Day Trippers

Anne Hathaway falls in love, one year at a time

Imagine meeting and sharing a bed with someone on the night of your college graduation, then leaving the next day to start the rest of your life. You keep in touch, become friends — then best friends, and remain that way for the next 20 years. Now place London and Paris as the backdrop, and let the chips fall where they may. One Day has all the trappings of a typical romance, but adds an intriguing presentation of those trappings and a gasp-worthy twist to the tale.

Director Lone Scherfig adapts David Nicholls' 2009 novel into 108 minutes of mismatched friends and distraught love, following Emma Morley (Anne Hathaway) and Dexter Mayhew (Jim Sturgess) every July 15 as their friendship progresses, digresses, and then progresses again over the course of 20 years.

They spend the night together after their college graduation in 1988, sparking a friendly relationship rather than a romantic one. Their first July 15 together isn't revealed until the end, leaving the rest of the movie to flash through each year, same date, together or not. They lead separate lives throughout: Emma as a prude believing she can make a difference in the world, and Dexter as a reckless risk-taker who treats that world like his playground.
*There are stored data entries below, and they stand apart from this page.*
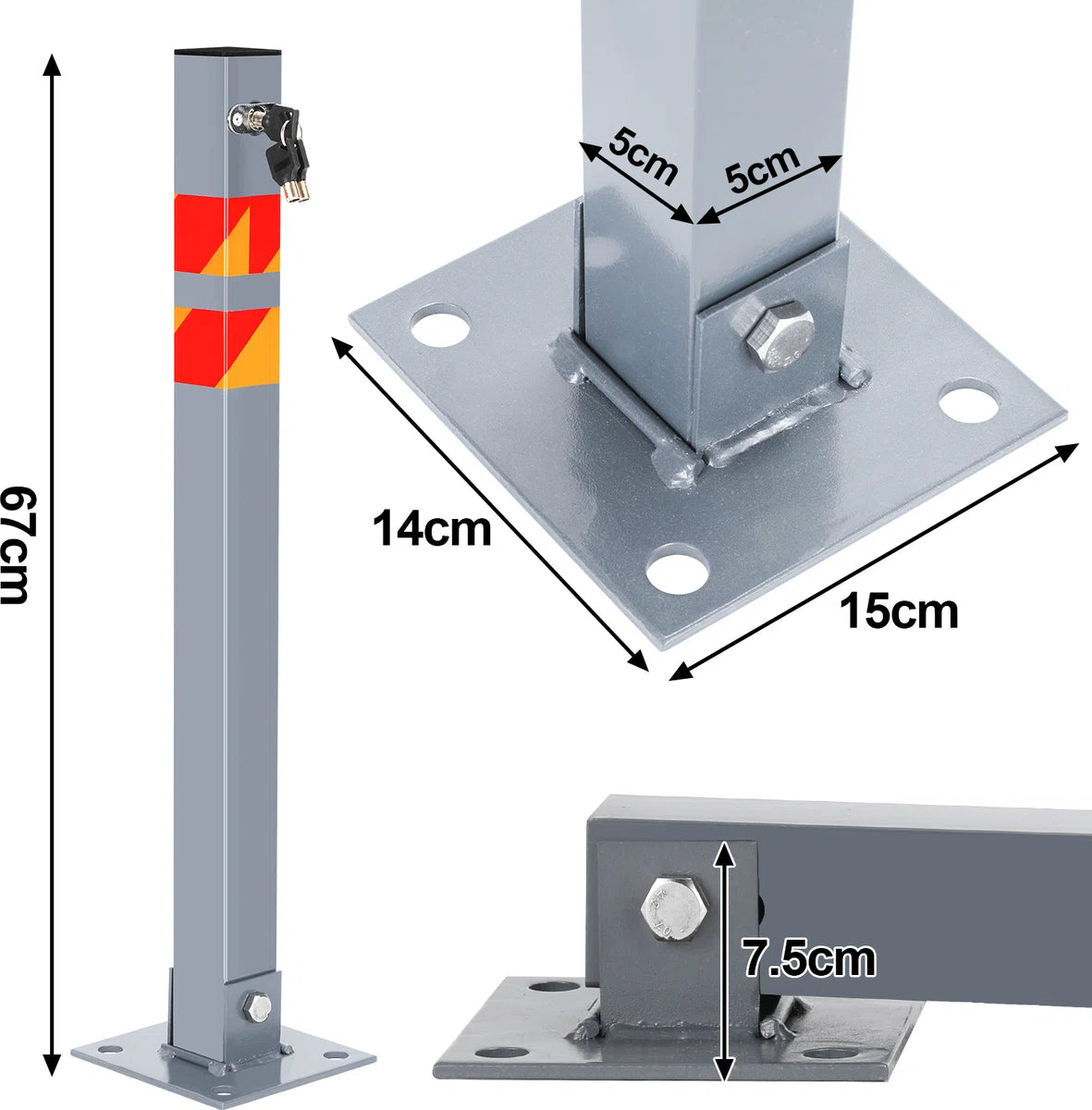 67cm

5cm
5cm

14cm
15cm

7.5cm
An aspiring writer, Emma kicks off her career as a waitress at a Mexican restaurant in London. Dexter travels a bit after college and returns home to become a wealthy and famous host of a crappy TV show. As they get older, Dexter becomes an alcoholic, losing his job and his best friend while Emma begins teaching and eventually writes a novel.

They fall in love — Emma with an unfunny stand-up comedian and Dexter with, well, a gaggle of ditzy girls. And as these things go, they can never seem to find the right time to be together. Just when Emma finally ditches her boyfriend, Dexter hands her his shotgun-wedding invitation; when he gets divorced, Emma has moved to Paris and has a sexy new French boyfriend.

In the middle of all this unfortunate timing, two separate and quite opposite people grow as individuals and as a couple through heartbreak and drunken nights, hopes and sacrifices, fights and laughter. And just when you think One Day is heading toward a nauseatingly cheesy ending, a startling turn of events takes hold of the remaining 20 minutes or so and changes the entire movie, but not necessarily in a good way.

Still, Hathaway and Sturgess do some terrific things with the mediocre plot and are totally believable as a couple. (Hathaway's British accent, however, is less believable.) You may feel something as the credits roll at the end of the movie, but those feelings won't stay with you for long.